------ Document ------

[mb-users] Does "earliest version" include live tracks?

Matt Howe howem at utas.edu.au
Wed Oct 4 04:29:56 UTC 2006


On Wednesday 04 October 2006 9:07 am, dj empirical wrote:
> On 10/3/06, Kerensky97 <kerensky97 at xterra101.com> wrote:
> > Personally I would link to the earliest studio release (usually a single
> > if the artist does singles).
>
> i would say that if an artist releases songs on an official live
> album, i don't see a reason for those versions to be anything *other*
> than the "earliest release".  for instance, "Suck on This", by Primus:
>
> http://musicbrainz.org/release/8fc943bf-5fd2-40ba-88d0-f3d0516208de.html
>
> This came out before any of their studio albums.
>
> Of course, bootleg live recordings would not be the "earliest release"
> in my estimation....

------

▸ Challenge 1: Can you turn everything in the listing from the line containing "How far does" down to the end of the listing into a numbered list, leaving out blank lines?
The mailing-list post and the listing have nothing to do with each other.

------ Excerpted data ------

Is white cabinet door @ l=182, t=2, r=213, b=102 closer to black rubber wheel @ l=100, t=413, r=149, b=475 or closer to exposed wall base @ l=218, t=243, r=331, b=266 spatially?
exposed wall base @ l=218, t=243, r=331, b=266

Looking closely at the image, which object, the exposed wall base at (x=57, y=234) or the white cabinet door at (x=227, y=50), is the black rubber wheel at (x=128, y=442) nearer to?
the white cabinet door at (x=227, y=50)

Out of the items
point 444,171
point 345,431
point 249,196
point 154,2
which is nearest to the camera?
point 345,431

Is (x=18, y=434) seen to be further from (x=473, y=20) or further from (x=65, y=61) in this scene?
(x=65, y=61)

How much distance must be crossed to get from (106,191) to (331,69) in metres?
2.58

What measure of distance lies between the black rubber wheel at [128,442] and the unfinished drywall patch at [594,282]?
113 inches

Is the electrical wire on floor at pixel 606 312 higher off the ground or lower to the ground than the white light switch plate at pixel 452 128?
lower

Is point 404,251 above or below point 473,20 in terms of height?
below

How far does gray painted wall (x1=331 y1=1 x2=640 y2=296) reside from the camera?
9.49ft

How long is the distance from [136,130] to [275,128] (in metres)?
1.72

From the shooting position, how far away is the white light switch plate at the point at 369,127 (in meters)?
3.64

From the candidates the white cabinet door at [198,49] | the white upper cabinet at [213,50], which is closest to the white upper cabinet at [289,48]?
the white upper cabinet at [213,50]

------

▸ Challenge 2: Who are all the writers named in the mailing-list post, including those whose earlier messages are quoted?

▸ Correct response 1:
1. How far does gray painted wall (x1=331 y1=1 x2=640 y2=296) reside from the camera?
2. 9.49ft
3. How long is the distance from [136,130] to [275,128] (in metres)?
4. 1.72
5. From the shooting position, how far away is the white light switch plate at the point at 369,127 (in meters)?
6. 3.64
7. From the candidates the white cabinet door at [198,49] | the white upper cabinet at [213,50], which is closest to the white upper cabinet at [289,48]?
8. the white upper cabinet at [213,50]

▸ Correct response 2:
- Matt Howe
- dj empirical
- Kerensky97